— Requirements —
Reproduce the lines below verbatim, starting from the first line and ending after the line that contains "broken concrete block [912, 454, 972, 496]". Omit the pictures from your answer.

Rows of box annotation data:
[Start]

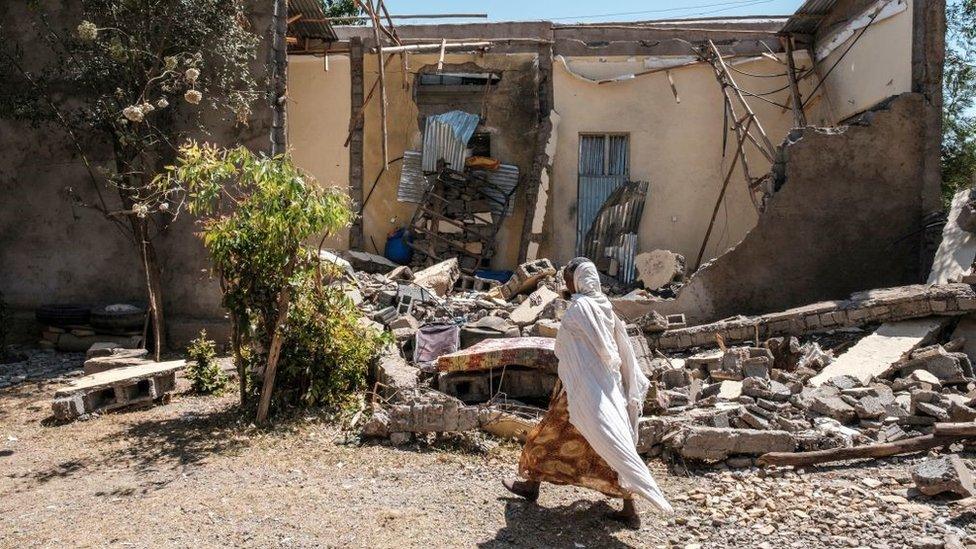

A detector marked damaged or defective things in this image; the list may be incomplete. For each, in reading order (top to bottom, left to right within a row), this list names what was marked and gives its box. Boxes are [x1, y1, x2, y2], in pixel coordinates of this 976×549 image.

broken concrete block [410, 260, 460, 298]
broken concrete block [632, 249, 688, 292]
broken concrete block [510, 284, 556, 328]
broken wooden plank [808, 316, 952, 386]
broken concrete block [51, 360, 185, 420]
broken furniture [52, 360, 185, 420]
broken concrete block [676, 426, 796, 460]
broken concrete block [912, 454, 972, 496]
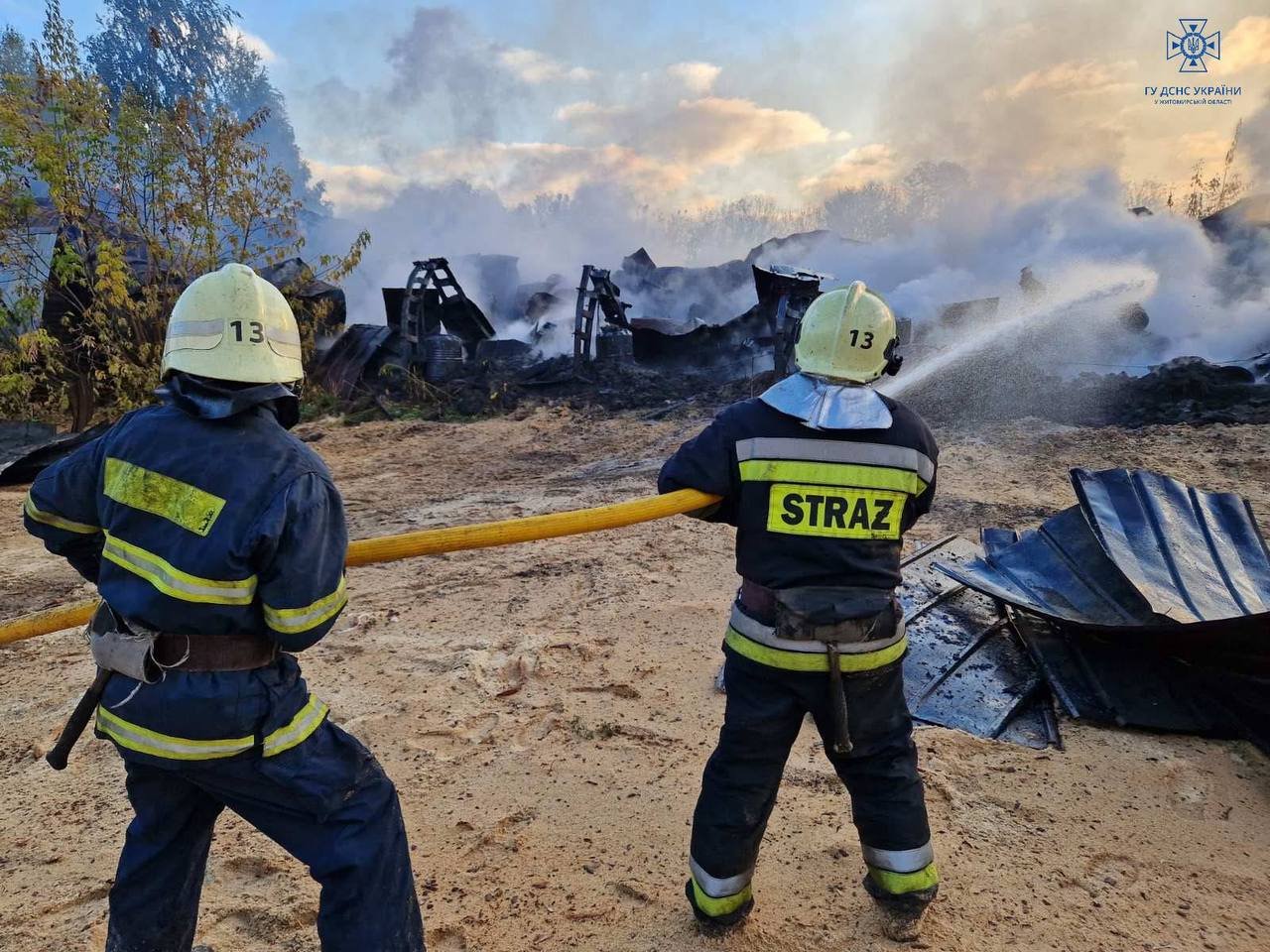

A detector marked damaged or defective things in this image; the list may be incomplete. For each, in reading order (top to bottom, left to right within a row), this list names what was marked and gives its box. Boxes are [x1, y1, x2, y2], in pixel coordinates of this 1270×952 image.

[End]

— Response —
A detector marked damaged or defective things in this image; the list may be incomplete. For each, in reading order (top to bottom, left to right within a row), this list names what was marked and gives its box. Boxes are [x1, y1, x2, y2], in pixel coordinates of this 976×549 image.

broken concrete block [410, 260, 460, 298]
broken concrete block [632, 249, 688, 292]
broken concrete block [510, 284, 556, 328]
broken wooden plank [808, 316, 952, 386]
broken concrete block [51, 360, 185, 420]
broken furniture [52, 360, 185, 420]
broken concrete block [676, 426, 796, 460]
broken concrete block [912, 454, 972, 496]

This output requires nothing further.